In the goroutine execution model, any I/O call appears blocking, halting the code execution for the goroutine. However, underneath, network calls in the OS are actually non-blocking. When a network call occurs, the goroutine transitions to a "waiting" state, and the call itself is registered with a Go Scheduler component called NetPoller.

NetPoller itself is a wrapper, an interface over various implementations of non-blocking I/O in the host operating systems Go runs on: Windows, *BSD, Linux. In the case of Linux, NetPoller is a wrapper around epoll. When a response arrives for a non-blocking network call, NetPoller moves the goroutine to a "runnable" state and adds it to one of the queues of runnable goroutines.

However, non-blocking calls are not the only type; there are also blocking system calls. In this case, the goroutine transitions to a waiting state along with the OS thread, which is known as "M" in the Go Scheduler's terminology. The OS thread remains blocked with the waiting goroutine. Meanwhile, the logical processor (P) and its local queue of runnable goroutines look for another OS thread, another M. When the response from the system call arrives, the M thread looks for a logical processor for its goroutine (or, like NetPoller, adds the goroutine in a "runnable" state to one of the queues), while the M thread itself goes to sleep in the OS Thread Cache.

Finally, there is the logical processor, referred to as "P", which was mentioned earlier. It polls the queues of runnable goroutines, drains the local queues of other logical processors (P)—a mechanism known as Work Stealing—and checks the global queue of runnable goroutines. It also leaves OS threads (M) blocked by system calls, seeking out unblocked OS threads (M).

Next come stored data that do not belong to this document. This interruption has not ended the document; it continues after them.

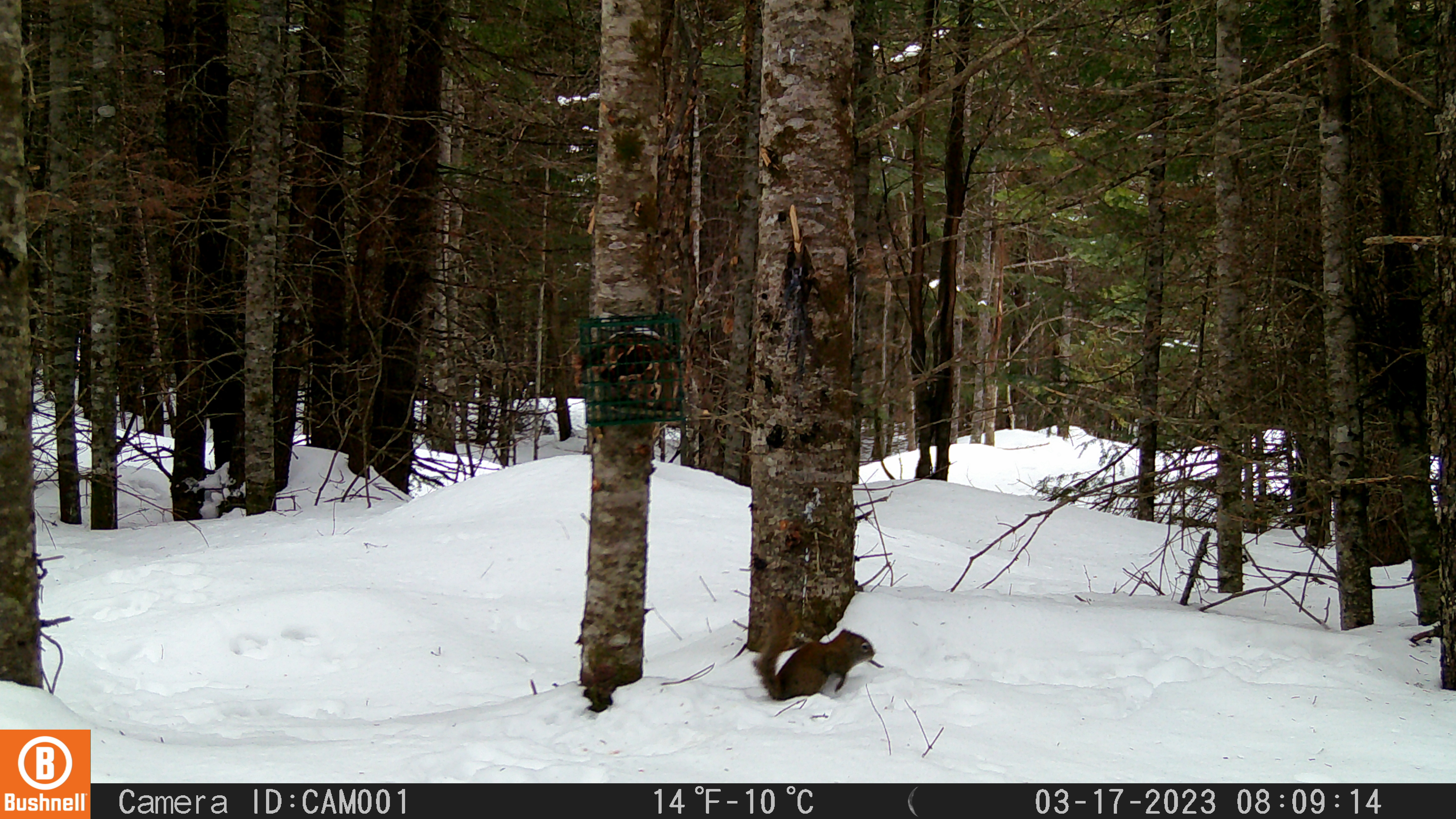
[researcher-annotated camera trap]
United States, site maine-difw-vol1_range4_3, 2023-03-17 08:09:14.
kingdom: Animalia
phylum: Chordata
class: Mammalia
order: Rodentia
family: Sciuridae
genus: Tamiasciurus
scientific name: Tamiasciurus hudsonicus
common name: red squirrel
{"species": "red squirrel (Tamiasciurus hudsonicus)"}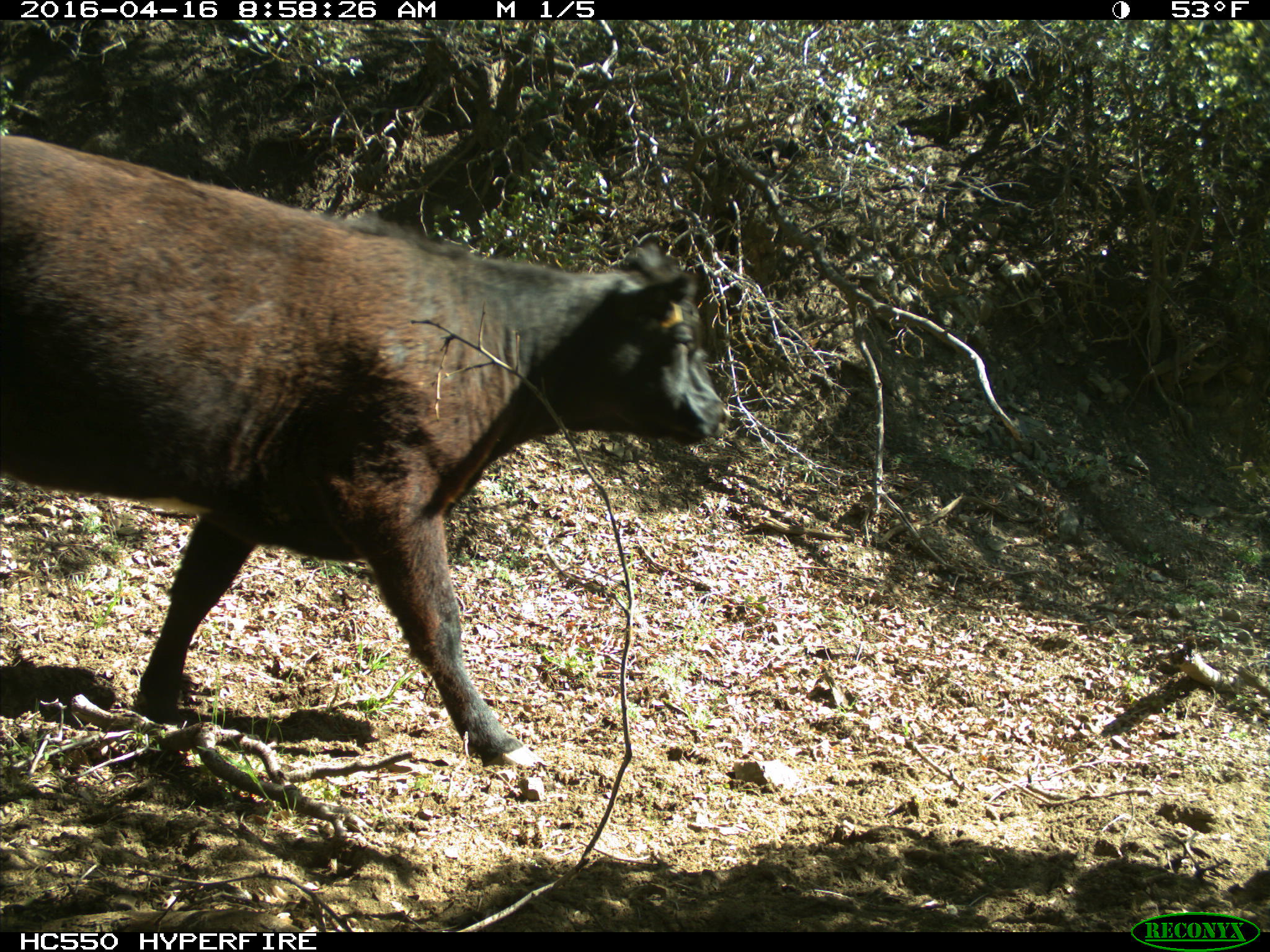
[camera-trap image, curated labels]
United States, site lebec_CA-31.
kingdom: Animalia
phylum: Chordata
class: Mammalia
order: Artiodactyla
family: Bovidae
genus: Bos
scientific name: Bos taurus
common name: domestic cow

Thus, between a goroutine and a physical core, there are two levels—P and M—which assist each other during different types of goroutine blocking. If a goroutine is paused by a non-blocking call, there is no need to free the OS thread (M); it can simply take another goroutine from the queue. If a goroutine blocks the thread (M), execution can switch to another thread to continue running other goroutines. As a result, the physical processor never idles during I/O-bound tasks.

Based on articles about the Go Scheduler by Bill Kennedy and Daniel Morsing.

P.S. An LLM corrected me, pointing out that when M is blocked by a system call, P detaches, and another M looks for it. It doesn't exactly "leave" on its own. But that's beside the point. In principle, this was already implied, and it doesn't change the overall mechanics.

P.P.S. Here is what I realized: the Go runtime scheduler is not needed to "avoid physical cores going idle". It is needed to avoid a process written in Go falling into a waiting state, or avoid expensive context switching due to another system call or network request.

Goroutines and G/P/M defragment the OS process. As a result, the OS process falls into the "wait" state less often, and context switches at the OS level happen less often. Because the M/P pair allows constantly feeding RUNNABLE units of execution (G) onto a running M. Context switching of goroutines in Userspace is cheap.